Once Lawrence realized what she was passionate about, she continued to seek out assistance in achieving her goals. “Things have truly come full circle in my life, and I am amazed at the person my family, mentors and friends have helped me to become,” she says.
The same professors who introduced Lawrence to epidemiology and public health later helped her identify potential graduate programs. On the short list? The Arnold School of Public Health at the University of South Carolina.
During her campus visit to UofSC, Lawrence met Dana Klinepeter, Student Services Program Coordinator for the Department of Epidemiology and Biostatistics. “She provided me a wealth of knowledge about the department, coursework and rigor of the program,” says Lawrence. “We spoke in great detail about the availability of classes and faculty in my areas of interest. Dana also reassured me of the faculty’s commitment to student education and development.” By the end of the meeting, she had made her decision.
Once she began her program, Lawrence found other sources of support within the department. “Dr. Linda Hazlett is truly a gem of the epidemiology and biostatistics department,” Lawrence says of the graduate director. “She genuinely cares about all of the students and their success. Her support really contributed to my wellbeing.”
The 2017 Epidemiology Master’s Student Award winner also developed her areas of interest within the field of social epidemiology. Specifically, her interests lie in social determinants of health, race, racial health disparities, discrimination, and chronic diseases. In researching these topics, she teamed up with Associate Professor of Epidemiology, Kellee White.
“I don’t think words can adequately convey the impact that Dr. White has had on me, both professionally and academically,” Lawrence says of her mentor and the skills she has developed as White’s graduate research assistant. “Her work ethic and dedication are incomparable. She gives 110 percent, and it rubs off on you.”
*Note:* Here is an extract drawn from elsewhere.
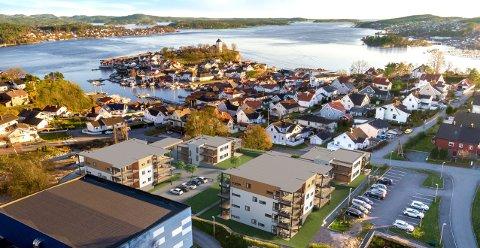 UTSIKT: Brevik Terrasse ligger på Furulund i Brevik med nærhet til idrettsparken, Brevikshallen og oppvekstsenteret med skole og barnehage. Fra de øverste leilighetene i 4. etasje, blir det utsikt ut over Langesundsfjorden og ned til Indre havn i Brevik sentrum.
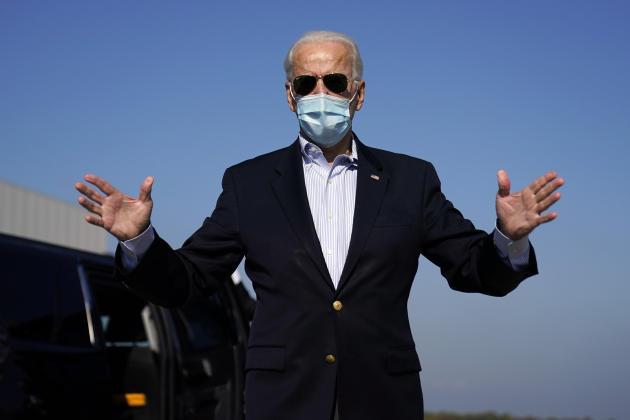 Joe Biden, face aux journalistes, avant de s'envoler pour Nashville, lieu du dernier débat avec Donald Trump, le 22 octobre.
In addition to serving as a role model, White proved to be an unwavering source of support through the decisions and challenges Lawrence faced. “Dr. White also encouraged me to take advantage of every available opportunity, such as presenting at conferences and writing papers for publication,” Lawrence adds. “She assured me that anything is possible when you put forth your best effort. I have a deep respect for her, and I’m very grateful for all that she has taught me.”
With White, Lawrence assisted in the development of several manuscripts and presented at professional and academic conferences on the topics of their joint interest. She plans to build on their work during her doctoral program by further exploring the effects of social class, racial discrimination, and external classification of race on health. Additionally, she hopes to identify the mechanisms through which these factors exacerbate health inequities.
“I enjoy being in an academic environment,” Lawrence says of her decision to pursue a career in higher education. “In addition to conducting research that will impact marginalized communities, I hope to assist in the development of future researchers. My professors and mentors have had a vital role in my journey, and I am passionate about paying it forward.”